Farewell crazy ass dogs
As I walked to work this morning, there were cabs and vans in front of the hotel near the subway stop I get off at and people were loading up their dogs and luggage to go home. The people looked harried, but the dogs seemed fairly calm and nonplused - I suppose they have resigned themselves to the whole process.

These past mornings I have run into the dogs and their handlers in front of the hotel going out for their morning pee. They are all well behaved and don't seem to be phased by all the people and shiny things.

A few years back, I went to the Westminster with our friend Linda who breeds crazy Australian cattle dogs. Apart from the vomiting afterwards, it was pretty entertaining. The first day is when they are deciding all the best of breeds, and it's like a 12-ring circus with all these mini dog shows going on at the same time. Since they are showing the same breed at that time, it's also neat to see all the variations in the dogs.
The back/side stage area is pretty fun to wander around in as well and allows you to say hi to all the dogs up close.

Here are my favorite dogs
- French bulldogs
- Pugs
- Irish wolfhounds
- Corgis
- Dachshunds
- Greater Swiss Mountain Dogs
- Australian Cattle Dogs (specifically this one)
- Retrievers

As a child, we had a golden retriever. He was as dumb as a stump, but sweet.
Did I ever tell you the story about the time he went to vet on his own?
When it snowed, we'd let him run around in the backyard with us while we sledded (which meant he would chase us down the hill trying to get the ball on top of our caps).

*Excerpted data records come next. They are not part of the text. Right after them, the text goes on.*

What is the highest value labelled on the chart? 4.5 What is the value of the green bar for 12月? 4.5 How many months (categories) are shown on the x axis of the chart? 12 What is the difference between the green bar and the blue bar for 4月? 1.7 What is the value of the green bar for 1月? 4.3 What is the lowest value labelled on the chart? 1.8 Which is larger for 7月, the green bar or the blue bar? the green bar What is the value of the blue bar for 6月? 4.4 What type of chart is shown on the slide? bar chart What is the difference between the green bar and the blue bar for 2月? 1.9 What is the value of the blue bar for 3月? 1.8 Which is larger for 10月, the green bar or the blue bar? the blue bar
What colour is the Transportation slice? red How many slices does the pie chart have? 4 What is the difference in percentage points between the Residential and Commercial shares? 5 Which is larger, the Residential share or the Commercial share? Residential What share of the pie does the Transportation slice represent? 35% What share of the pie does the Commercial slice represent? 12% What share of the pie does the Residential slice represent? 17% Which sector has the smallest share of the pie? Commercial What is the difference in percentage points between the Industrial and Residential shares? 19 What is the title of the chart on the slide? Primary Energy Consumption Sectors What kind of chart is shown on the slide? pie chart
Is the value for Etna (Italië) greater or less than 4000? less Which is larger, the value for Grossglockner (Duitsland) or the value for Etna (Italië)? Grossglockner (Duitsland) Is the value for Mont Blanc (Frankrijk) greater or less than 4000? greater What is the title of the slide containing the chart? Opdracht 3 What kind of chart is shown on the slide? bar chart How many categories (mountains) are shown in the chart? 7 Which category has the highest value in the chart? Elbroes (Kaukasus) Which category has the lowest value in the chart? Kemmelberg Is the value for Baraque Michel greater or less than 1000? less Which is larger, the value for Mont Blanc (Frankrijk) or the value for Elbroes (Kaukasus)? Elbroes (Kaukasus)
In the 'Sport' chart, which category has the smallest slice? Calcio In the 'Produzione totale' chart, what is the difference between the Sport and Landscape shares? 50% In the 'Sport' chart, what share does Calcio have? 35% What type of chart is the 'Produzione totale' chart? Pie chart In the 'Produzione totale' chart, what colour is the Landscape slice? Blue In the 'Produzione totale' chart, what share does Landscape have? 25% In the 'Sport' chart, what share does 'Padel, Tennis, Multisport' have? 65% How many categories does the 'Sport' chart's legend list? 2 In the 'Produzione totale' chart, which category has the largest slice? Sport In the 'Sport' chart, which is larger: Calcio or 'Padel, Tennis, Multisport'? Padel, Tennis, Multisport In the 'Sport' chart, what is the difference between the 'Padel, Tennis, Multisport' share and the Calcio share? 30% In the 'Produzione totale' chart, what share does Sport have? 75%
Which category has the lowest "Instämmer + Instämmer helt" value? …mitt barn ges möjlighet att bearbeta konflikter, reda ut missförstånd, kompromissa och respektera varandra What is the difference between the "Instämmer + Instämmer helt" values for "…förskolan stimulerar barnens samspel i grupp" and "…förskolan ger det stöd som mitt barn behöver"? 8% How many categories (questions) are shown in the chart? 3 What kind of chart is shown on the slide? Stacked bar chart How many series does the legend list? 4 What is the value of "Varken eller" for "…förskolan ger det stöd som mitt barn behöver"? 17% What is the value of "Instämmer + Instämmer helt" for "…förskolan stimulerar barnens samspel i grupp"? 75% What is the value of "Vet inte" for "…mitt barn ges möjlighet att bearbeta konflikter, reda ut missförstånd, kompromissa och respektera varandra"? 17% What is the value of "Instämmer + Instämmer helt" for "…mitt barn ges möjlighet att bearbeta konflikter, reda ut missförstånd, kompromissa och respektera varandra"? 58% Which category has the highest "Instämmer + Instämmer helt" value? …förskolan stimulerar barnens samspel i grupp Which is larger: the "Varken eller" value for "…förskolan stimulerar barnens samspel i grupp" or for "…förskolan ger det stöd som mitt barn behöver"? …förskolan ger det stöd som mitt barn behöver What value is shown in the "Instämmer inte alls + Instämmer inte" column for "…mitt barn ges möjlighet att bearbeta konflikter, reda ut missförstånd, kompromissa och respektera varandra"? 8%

He would also eventually run away and we'd spend the afternoon tracking his path in the show - leash and Kraft singles in hand.

One day, he ran away real good.
Maybe after an hour or so, my mom gets a call.
"Yes, this is Doctor Somebody's office - your dog has showed up at our office. Can you come get him?"

We think he get lost and then saw the one place he knew (although I suppose he had to swallow his fear of the whole vet thing as well).

Stupid Poodles
I like poodles, or at the least the ones I've met. They are clever and smart... loyal.. strong-willed.
But, holy crap, I still can't take they way they "decorate" the show poodles. It's like when the poodle people start explaining the breeds hunting history or how certain things keep certain things warm - I just have to put my hand up.
"Nope. Don't believe you."

Sorry. There is no way I can take that whole hairstyle seriously.
No, not listening.

They are such handsome dogs when they aren't all gussied up.

The handsome pointer that won was totally predicted by Mrs. Robot. Kudos to her. She also won $25 in the lottery last week.
If you want to schedule some time to rub her head for good luck, please let me know. She's real busy these days.

Cat show
Last night we kept trying to get our cat to stand still like the show dogs do - you know, when they get poked and prodded and their naughty bits get felt.
She wasn't going for any of that (not that I would even try to touch remotely near her bits).

"This is overweight domestic grey tabby cat - number 12"

I don't know how cat shows work, but I think if we entered our cat, the judge might easily make a speedy recovery.